Стали загораться высохшие апельсины. По сравнению с фарами эти шалые рыжие огоньки светились слабо, но временами ветер проносил через все поле их горьковатый запах, словно струйку дыма. Одна за другой зажигались остальные фары. Маньену вспомнился крестьянин, тащивший на спине половину освежеванной бычьей туши, вспомнились остальные добровольцы, загружавшие склад, словно трюм корабля. Теперь фары включались сразу с трех сторон, их соединяли огоньки пылавших апельсинов, вокруг сновали люди в шинелях. Когда на мгновение моторы выключились, со всех сторон послышалось нестройное урчанье восемнадцати деревенских автомашин. Внезапно взревели одновременно моторы всех самолетов, которые укрывались в огромном сгустке тьмы, не тронутом световой штриховкой, и которые нынче ночью, казалось, посылало на защиту Гвадалахары все крестьянство Испании.

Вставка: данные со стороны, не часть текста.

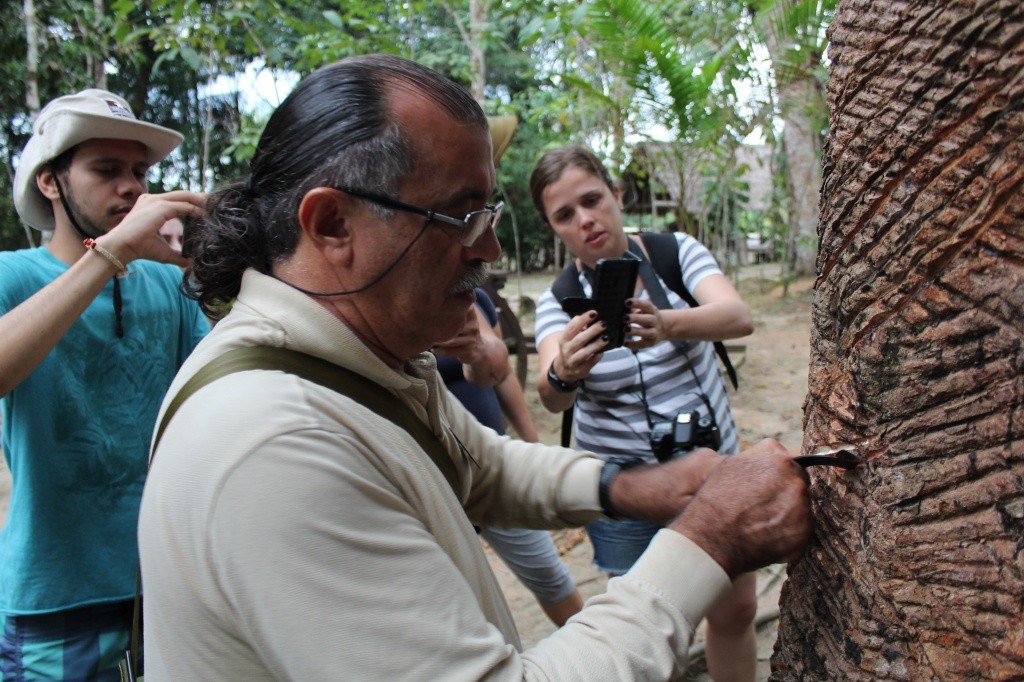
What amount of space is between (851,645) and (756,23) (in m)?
5.49

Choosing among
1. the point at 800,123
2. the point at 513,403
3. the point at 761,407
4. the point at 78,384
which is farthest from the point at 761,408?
the point at 78,384

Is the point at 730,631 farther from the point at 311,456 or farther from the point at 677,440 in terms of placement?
the point at 311,456

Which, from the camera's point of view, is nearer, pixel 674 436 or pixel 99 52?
pixel 674 436

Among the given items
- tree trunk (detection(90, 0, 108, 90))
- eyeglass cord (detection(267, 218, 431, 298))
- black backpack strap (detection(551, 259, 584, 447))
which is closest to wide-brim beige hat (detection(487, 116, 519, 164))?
black backpack strap (detection(551, 259, 584, 447))

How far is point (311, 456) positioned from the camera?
0.96 m

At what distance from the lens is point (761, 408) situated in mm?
6160

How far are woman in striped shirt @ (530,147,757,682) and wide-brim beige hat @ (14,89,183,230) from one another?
1.29m

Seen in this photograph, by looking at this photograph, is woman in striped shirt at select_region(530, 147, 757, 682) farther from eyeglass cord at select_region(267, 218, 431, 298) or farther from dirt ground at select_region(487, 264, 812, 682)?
eyeglass cord at select_region(267, 218, 431, 298)

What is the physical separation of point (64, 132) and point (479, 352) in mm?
1373

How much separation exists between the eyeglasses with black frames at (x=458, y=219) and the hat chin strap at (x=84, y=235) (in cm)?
107

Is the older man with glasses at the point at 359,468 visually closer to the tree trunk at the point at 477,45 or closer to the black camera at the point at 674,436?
the black camera at the point at 674,436

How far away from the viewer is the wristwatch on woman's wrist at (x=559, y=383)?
2342mm

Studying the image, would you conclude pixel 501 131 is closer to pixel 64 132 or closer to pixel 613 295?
pixel 613 295

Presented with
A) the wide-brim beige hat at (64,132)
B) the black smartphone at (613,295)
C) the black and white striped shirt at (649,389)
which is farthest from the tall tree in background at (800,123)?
the wide-brim beige hat at (64,132)
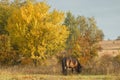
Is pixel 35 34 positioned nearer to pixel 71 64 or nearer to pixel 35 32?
pixel 35 32

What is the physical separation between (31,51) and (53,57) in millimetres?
7914

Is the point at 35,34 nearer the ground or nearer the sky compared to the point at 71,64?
nearer the sky

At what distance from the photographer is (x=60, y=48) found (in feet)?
170

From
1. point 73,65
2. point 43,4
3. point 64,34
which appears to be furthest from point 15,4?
point 73,65

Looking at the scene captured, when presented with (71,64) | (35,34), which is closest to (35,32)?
(35,34)

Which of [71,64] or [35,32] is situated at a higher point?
[35,32]

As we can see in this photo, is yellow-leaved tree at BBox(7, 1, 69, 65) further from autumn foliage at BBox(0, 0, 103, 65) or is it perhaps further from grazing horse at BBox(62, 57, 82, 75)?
grazing horse at BBox(62, 57, 82, 75)

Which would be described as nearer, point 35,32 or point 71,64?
point 71,64

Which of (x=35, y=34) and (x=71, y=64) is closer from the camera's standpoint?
(x=71, y=64)

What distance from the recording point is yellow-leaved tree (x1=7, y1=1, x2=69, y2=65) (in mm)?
48219

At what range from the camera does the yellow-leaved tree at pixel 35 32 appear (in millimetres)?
48219

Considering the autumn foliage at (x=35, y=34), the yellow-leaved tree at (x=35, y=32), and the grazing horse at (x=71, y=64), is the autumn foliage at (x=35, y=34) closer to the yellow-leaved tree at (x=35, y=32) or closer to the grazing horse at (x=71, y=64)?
the yellow-leaved tree at (x=35, y=32)

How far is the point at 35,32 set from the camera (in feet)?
158

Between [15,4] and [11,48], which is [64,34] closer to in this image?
[11,48]
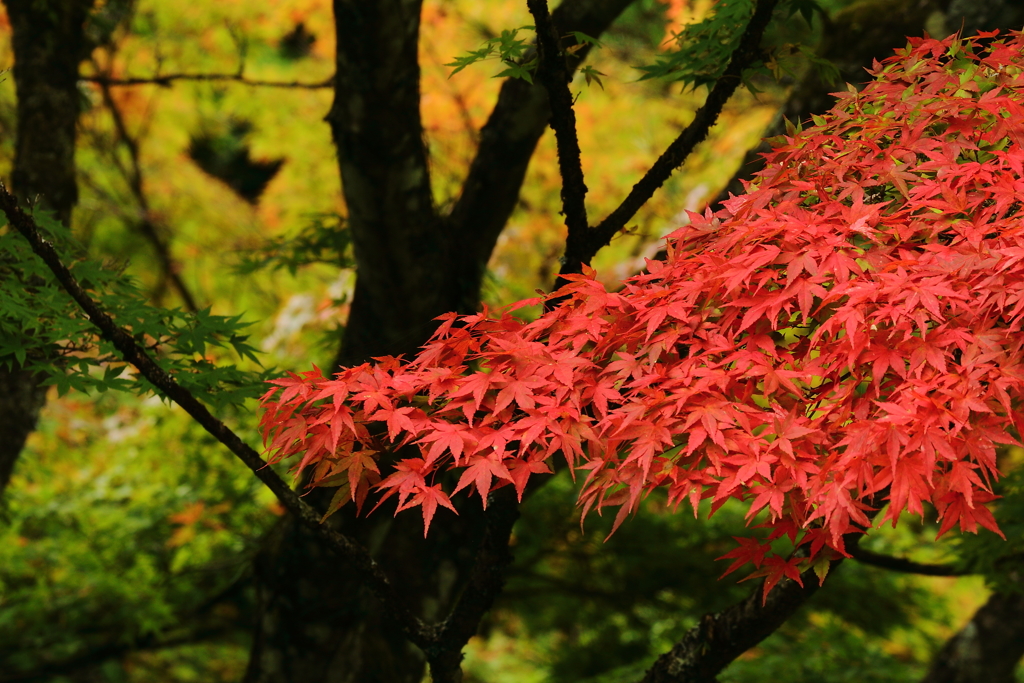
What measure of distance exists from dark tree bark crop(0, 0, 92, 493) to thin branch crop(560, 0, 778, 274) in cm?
208

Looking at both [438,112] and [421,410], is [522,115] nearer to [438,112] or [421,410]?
[421,410]

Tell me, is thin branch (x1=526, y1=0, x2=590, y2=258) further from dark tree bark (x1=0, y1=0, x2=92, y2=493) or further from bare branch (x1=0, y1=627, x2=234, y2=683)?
bare branch (x1=0, y1=627, x2=234, y2=683)

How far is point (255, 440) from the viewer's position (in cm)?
480

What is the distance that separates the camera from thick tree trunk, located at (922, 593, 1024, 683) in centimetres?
371

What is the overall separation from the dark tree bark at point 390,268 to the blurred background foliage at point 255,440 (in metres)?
0.43

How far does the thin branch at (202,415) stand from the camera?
1696 mm

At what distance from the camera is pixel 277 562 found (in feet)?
9.60

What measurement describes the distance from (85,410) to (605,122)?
5.04 meters

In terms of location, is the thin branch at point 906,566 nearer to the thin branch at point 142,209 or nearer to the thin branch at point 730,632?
the thin branch at point 730,632

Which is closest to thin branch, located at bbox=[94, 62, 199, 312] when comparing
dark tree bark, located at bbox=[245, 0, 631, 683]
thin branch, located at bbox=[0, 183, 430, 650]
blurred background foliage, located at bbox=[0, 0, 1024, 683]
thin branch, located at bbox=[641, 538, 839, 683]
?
blurred background foliage, located at bbox=[0, 0, 1024, 683]

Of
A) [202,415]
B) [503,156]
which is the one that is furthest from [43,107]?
[202,415]

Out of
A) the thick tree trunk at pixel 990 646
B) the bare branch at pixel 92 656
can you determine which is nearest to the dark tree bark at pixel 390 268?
the bare branch at pixel 92 656

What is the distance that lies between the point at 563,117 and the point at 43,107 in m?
2.27

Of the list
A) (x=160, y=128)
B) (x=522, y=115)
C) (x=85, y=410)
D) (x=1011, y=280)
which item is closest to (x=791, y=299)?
(x=1011, y=280)
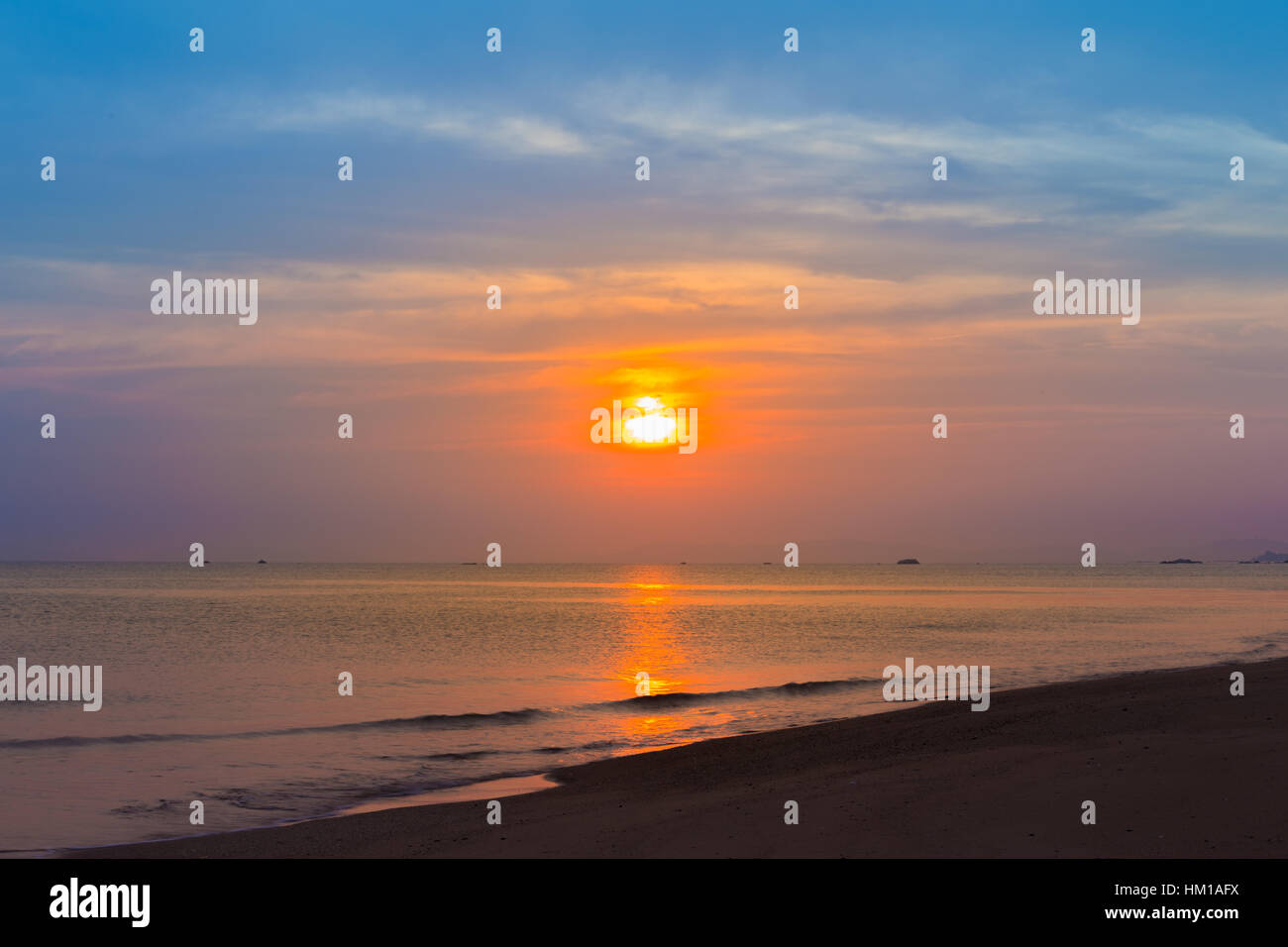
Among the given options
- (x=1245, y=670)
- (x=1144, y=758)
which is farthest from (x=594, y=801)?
(x=1245, y=670)

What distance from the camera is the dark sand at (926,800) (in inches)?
381

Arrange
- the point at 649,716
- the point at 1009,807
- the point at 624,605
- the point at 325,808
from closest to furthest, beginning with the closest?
1. the point at 1009,807
2. the point at 325,808
3. the point at 649,716
4. the point at 624,605

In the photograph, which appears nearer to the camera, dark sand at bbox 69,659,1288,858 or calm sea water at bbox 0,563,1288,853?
dark sand at bbox 69,659,1288,858

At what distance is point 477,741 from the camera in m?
23.1

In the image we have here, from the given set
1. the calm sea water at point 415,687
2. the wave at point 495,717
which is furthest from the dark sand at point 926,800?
the wave at point 495,717

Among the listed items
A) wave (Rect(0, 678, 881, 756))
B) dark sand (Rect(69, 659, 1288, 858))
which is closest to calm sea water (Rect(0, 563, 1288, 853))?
wave (Rect(0, 678, 881, 756))

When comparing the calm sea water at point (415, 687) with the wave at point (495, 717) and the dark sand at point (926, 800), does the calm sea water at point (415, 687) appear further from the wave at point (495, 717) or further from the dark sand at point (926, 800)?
the dark sand at point (926, 800)

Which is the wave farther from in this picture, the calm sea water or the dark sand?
the dark sand

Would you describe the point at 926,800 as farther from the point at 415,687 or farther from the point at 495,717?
the point at 415,687

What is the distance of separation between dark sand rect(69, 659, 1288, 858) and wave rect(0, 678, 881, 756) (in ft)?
24.0

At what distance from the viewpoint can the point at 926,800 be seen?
11.2 metres

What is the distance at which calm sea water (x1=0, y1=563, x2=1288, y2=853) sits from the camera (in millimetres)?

Маньен ушел в воздух последним. Три теруэльских самолета покружили над полем, каждый высматривал ориентирные огни остальных, чтобы занять свое место в строю. Внизу трапеция взлетной площадки, теперь совсем крохотная, размывалась в ночной бескрайности полей, которая, казалось Маньену, вся устремлялась к этим жалким огням. Три бомбардировщика разворачивались. Маньен включил карманный фонарик, чтобы перенести набросок крестьянина на карту. Из люковой пулеметной установки несло холодом. «Через пять минут придется надеть перчатки: не смогу держать карандаш». Три машины выстроились в линию полета. Маньен взял курс на Теруэль. В кабине, где все еще пахло горелыми апельсинами, было по-прежнему темно, восходящее солнце высветило развеселую багровую физиономию стрелка верхней пулеметной установки.

— Привет, начальство!

Маньен глаз не мог отвести от этой пасти, широко раззявившейся в улыбке, от зубов со щербинами, странно розовых в свете зари. В самолете становилось светлее. На земле еще стояла ночь. По мере приближения самолетов к первой горной цепи прорезывался робкий рассвет; внизу стали вырисовываться разводы примитивной карты. «Если их самолеты еще не в воздухе, мы прилетим как раз вовремя». Теперь Маньен уже различал крыши крестьянских домов: на земле занимался день.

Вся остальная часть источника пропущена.